## WORK TO BE COMPLETED
Your answer should consist of the listing, repeated exactly.
___ DATA EXTRACT ___
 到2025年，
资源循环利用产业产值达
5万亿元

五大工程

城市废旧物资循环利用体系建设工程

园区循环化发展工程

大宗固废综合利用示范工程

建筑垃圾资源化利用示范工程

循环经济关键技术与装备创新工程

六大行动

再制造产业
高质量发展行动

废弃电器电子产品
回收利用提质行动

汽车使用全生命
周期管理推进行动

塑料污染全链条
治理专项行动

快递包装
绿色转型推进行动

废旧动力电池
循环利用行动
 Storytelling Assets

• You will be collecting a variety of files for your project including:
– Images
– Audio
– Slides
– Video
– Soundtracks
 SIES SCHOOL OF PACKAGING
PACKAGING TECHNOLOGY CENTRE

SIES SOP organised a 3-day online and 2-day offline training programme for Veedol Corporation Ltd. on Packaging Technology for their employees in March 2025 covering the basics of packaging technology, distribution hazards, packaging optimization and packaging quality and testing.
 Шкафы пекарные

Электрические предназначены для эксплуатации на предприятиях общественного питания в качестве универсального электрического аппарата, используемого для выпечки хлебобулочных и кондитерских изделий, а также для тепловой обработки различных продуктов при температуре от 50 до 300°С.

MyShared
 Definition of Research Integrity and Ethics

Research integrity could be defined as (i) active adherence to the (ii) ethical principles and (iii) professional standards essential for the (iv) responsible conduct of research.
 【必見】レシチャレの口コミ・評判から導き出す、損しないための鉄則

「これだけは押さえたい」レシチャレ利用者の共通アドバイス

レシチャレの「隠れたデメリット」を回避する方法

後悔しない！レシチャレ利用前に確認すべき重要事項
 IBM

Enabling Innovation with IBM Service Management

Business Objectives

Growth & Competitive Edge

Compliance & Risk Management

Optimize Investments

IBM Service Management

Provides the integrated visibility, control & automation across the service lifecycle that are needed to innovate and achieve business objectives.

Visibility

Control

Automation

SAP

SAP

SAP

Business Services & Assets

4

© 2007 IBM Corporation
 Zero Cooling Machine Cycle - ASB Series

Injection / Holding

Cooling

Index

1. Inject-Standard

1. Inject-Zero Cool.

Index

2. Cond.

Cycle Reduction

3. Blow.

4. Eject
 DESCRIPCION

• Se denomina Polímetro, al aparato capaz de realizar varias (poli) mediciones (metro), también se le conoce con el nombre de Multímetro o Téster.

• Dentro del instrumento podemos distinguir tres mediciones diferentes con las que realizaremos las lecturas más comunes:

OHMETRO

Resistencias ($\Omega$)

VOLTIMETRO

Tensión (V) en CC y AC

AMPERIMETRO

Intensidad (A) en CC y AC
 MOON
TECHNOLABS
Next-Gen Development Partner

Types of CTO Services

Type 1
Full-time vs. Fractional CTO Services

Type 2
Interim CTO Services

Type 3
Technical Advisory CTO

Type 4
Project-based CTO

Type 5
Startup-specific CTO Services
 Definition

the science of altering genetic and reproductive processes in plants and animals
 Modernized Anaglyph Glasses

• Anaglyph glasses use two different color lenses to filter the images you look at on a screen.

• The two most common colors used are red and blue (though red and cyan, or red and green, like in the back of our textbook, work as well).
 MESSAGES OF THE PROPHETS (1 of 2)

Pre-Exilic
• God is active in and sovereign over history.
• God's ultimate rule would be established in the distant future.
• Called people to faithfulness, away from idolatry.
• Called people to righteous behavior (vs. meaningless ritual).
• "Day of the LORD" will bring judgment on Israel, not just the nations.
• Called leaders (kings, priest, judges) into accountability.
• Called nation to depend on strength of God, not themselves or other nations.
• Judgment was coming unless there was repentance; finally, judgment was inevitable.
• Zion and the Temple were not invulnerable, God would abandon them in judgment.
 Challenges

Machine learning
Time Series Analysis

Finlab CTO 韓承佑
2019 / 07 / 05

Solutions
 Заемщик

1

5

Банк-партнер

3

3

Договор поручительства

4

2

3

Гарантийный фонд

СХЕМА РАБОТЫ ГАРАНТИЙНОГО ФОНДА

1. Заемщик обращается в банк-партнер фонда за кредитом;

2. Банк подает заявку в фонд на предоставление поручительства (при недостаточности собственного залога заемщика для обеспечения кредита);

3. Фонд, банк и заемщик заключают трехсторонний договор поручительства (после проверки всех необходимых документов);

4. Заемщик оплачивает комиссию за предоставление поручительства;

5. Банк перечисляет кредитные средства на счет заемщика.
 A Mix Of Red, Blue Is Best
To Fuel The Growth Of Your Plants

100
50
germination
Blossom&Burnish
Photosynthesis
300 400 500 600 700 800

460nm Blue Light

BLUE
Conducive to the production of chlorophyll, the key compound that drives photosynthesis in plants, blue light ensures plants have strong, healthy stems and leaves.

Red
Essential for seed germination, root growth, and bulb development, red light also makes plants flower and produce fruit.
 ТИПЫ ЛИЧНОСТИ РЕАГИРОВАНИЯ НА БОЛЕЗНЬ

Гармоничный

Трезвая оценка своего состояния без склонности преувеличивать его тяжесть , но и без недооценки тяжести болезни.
___
## EXERCISE RESULT
 到2025年，
资源循环利用产业产值达
5万亿元

五大工程

城市废旧物资循环利用体系建设工程

园区循环化发展工程

大宗固废综合利用示范工程

建筑垃圾资源化利用示范工程

循环经济关键技术与装备创新工程

六大行动

再制造产业
高质量发展行动

废弃电器电子产品
回收利用提质行动

汽车使用全生命
周期管理推进行动

塑料污染全链条
治理专项行动

快递包装
绿色转型推进行动

废旧动力电池
循环利用行动
 Storytelling Assets

• You will be collecting a variety of files for your project including:
– Images
– Audio
– Slides
– Video
– Soundtracks
 SIES SCHOOL OF PACKAGING
PACKAGING TECHNOLOGY CENTRE

SIES SOP organised a 3-day online and 2-day offline training programme for Veedol Corporation Ltd. on Packaging Technology for their employees in March 2025 covering the basics of packaging technology, distribution hazards, packaging optimization and packaging quality and testing.
 Шкафы пекарные

Электрические предназначены для эксплуатации на предприятиях общественного питания в качестве универсального электрического аппарата, используемого для выпечки хлебобулочных и кондитерских изделий, а также для тепловой обработки различных продуктов при температуре от 50 до 300°С.

MyShared
 Definition of Research Integrity and Ethics

Research integrity could be defined as (i) active adherence to the (ii) ethical principles and (iii) professional standards essential for the (iv) responsible conduct of research.
 【必見】レシチャレの口コミ・評判から導き出す、損しないための鉄則

「これだけは押さえたい」レシチャレ利用者の共通アドバイス

レシチャレの「隠れたデメリット」を回避する方法

後悔しない！レシチャレ利用前に確認すべき重要事項
 IBM

Enabling Innovation with IBM Service Management

Business Objectives

Growth & Competitive Edge

Compliance & Risk Management

Optimize Investments

IBM Service Management

Provides the integrated visibility, control & automation across the service lifecycle that are needed to innovate and achieve business objectives.

Visibility

Control

Automation

SAP

SAP

SAP

Business Services & Assets

4

© 2007 IBM Corporation
 Zero Cooling Machine Cycle - ASB Series

Injection / Holding

Cooling

Index

1. Inject-Standard

1. Inject-Zero Cool.

Index

2. Cond.

Cycle Reduction

3. Blow.

4. Eject
 DESCRIPCION

• Se denomina Polímetro, al aparato capaz de realizar varias (poli) mediciones (metro), también se le conoce con el nombre de Multímetro o Téster.

• Dentro del instrumento podemos distinguir tres mediciones diferentes con las que realizaremos las lecturas más comunes:

OHMETRO

Resistencias ($\Omega$)

VOLTIMETRO

Tensión (V) en CC y AC

AMPERIMETRO

Intensidad (A) en CC y AC
 MOON
TECHNOLABS
Next-Gen Development Partner

Types of CTO Services

Type 1
Full-time vs. Fractional CTO Services

Type 2
Interim CTO Services

Type 3
Technical Advisory CTO

Type 4
Project-based CTO

Type 5
Startup-specific CTO Services
 Definition

the science of altering genetic and reproductive processes in plants and animals
 Modernized Anaglyph Glasses

• Anaglyph glasses use two different color lenses to filter the images you look at on a screen.

• The two most common colors used are red and blue (though red and cyan, or red and green, like in the back of our textbook, work as well).
 MESSAGES OF THE PROPHETS (1 of 2)

Pre-Exilic
• God is active in and sovereign over history.
• God's ultimate rule would be established in the distant future.
• Called people to faithfulness, away from idolatry.
• Called people to righteous behavior (vs. meaningless ritual).
• "Day of the LORD" will bring judgment on Israel, not just the nations.
• Called leaders (kings, priest, judges) into accountability.
• Called nation to depend on strength of God, not themselves or other nations.
• Judgment was coming unless there was repentance; finally, judgment was inevitable.
• Zion and the Temple were not invulnerable, God would abandon them in judgment.
 Challenges

Machine learning
Time Series Analysis

Finlab CTO 韓承佑
2019 / 07 / 05

Solutions
 Заемщик

1

5

Банк-партнер

3

3

Договор поручительства

4

2

3

Гарантийный фонд

СХЕМА РАБОТЫ ГАРАНТИЙНОГО ФОНДА

1. Заемщик обращается в банк-партнер фонда за кредитом;

2. Банк подает заявку в фонд на предоставление поручительства (при недостаточности собственного залога заемщика для обеспечения кредита);

3. Фонд, банк и заемщик заключают трехсторонний договор поручительства (после проверки всех необходимых документов);

4. Заемщик оплачивает комиссию за предоставление поручительства;

5. Банк перечисляет кредитные средства на счет заемщика.
 A Mix Of Red, Blue Is Best
To Fuel The Growth Of Your Plants

100
50
germination
Blossom&Burnish
Photosynthesis
300 400 500 600 700 800

460nm Blue Light

BLUE
Conducive to the production of chlorophyll, the key compound that drives photosynthesis in plants, blue light ensures plants have strong, healthy stems and leaves.

Red
Essential for seed germination, root growth, and bulb development, red light also makes plants flower and produce fruit.
 ТИПЫ ЛИЧНОСТИ РЕАГИРОВАНИЯ НА БОЛЕЗНЬ

Гармоничный

Трезвая оценка своего состояния без склонности преувеличивать его тяжесть , но и без недооценки тяжести болезни.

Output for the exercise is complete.